**DATA RECORDS**

'''

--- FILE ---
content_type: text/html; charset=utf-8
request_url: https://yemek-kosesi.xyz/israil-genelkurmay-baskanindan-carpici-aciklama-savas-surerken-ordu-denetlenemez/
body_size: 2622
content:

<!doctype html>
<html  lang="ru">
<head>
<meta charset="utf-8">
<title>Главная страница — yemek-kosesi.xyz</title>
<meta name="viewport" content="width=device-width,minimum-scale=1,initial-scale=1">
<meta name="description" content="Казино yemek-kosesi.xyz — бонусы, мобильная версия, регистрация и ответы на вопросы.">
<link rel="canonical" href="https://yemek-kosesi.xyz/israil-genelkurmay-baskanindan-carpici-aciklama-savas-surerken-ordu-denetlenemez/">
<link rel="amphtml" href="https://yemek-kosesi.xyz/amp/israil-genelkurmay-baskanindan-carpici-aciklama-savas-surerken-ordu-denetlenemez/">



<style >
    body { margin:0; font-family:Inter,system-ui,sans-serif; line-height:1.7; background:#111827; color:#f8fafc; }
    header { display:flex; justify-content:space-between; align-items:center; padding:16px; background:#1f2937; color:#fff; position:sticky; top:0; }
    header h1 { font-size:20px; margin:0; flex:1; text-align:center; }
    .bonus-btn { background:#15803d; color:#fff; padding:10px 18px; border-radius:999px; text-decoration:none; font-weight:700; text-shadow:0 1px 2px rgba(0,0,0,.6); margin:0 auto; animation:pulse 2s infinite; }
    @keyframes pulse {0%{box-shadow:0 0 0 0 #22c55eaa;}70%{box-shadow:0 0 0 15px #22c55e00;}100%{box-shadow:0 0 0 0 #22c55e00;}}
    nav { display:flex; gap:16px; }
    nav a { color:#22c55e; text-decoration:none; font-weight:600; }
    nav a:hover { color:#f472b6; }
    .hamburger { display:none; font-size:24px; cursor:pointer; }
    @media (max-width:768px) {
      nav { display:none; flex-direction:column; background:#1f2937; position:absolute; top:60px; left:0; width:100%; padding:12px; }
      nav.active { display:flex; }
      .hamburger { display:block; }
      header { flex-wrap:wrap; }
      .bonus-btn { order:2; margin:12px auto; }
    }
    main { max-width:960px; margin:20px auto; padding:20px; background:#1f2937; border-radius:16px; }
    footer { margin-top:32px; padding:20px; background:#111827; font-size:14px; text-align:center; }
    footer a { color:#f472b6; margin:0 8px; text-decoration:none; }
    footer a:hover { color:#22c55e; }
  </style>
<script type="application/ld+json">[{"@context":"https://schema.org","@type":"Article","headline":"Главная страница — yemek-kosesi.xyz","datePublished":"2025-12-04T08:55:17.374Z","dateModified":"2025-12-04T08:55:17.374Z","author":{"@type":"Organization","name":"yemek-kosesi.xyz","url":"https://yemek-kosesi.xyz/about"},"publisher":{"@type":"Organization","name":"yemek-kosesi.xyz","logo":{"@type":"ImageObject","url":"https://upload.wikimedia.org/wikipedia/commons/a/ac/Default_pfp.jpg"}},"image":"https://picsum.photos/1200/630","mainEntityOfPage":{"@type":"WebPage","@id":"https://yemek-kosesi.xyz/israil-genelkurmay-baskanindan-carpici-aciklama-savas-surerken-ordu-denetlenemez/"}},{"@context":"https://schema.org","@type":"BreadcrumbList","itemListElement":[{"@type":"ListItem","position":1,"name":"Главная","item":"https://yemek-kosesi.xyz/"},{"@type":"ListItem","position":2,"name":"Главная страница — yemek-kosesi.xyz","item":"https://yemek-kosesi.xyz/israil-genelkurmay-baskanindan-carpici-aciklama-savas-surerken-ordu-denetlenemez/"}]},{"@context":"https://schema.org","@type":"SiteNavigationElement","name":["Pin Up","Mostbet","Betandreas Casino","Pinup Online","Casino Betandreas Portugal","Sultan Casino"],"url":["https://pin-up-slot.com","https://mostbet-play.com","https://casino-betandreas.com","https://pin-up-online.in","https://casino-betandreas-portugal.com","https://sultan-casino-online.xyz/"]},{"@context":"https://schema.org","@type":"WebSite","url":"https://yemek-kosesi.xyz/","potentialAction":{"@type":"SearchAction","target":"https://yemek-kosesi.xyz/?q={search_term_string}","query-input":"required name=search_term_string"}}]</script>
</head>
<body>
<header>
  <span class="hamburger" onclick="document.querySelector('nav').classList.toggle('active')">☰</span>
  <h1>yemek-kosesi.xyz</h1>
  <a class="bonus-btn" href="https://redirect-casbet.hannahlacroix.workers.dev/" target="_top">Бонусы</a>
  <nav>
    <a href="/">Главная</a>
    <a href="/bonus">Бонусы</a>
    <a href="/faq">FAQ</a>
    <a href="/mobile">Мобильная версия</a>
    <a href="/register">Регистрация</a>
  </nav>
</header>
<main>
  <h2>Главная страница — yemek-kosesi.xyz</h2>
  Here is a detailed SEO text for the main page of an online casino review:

'''

**WORK TASK**
Reproduce exactly the section above that begins at the line containing "<title>Главная страница —" and ends at the line containing "мобильная версия, регистрация", leaving out all other lines.

**TASK RESULT**
<title>Главная страница — yemek-kosesi.xyz</title>
<meta name="viewport" content="width=device-width,minimum-scale=1,initial-scale=1">
<meta name="description" content="Казино yemek-kosesi.xyz — бонусы, мобильная версия, регистрация и ответы на вопросы.">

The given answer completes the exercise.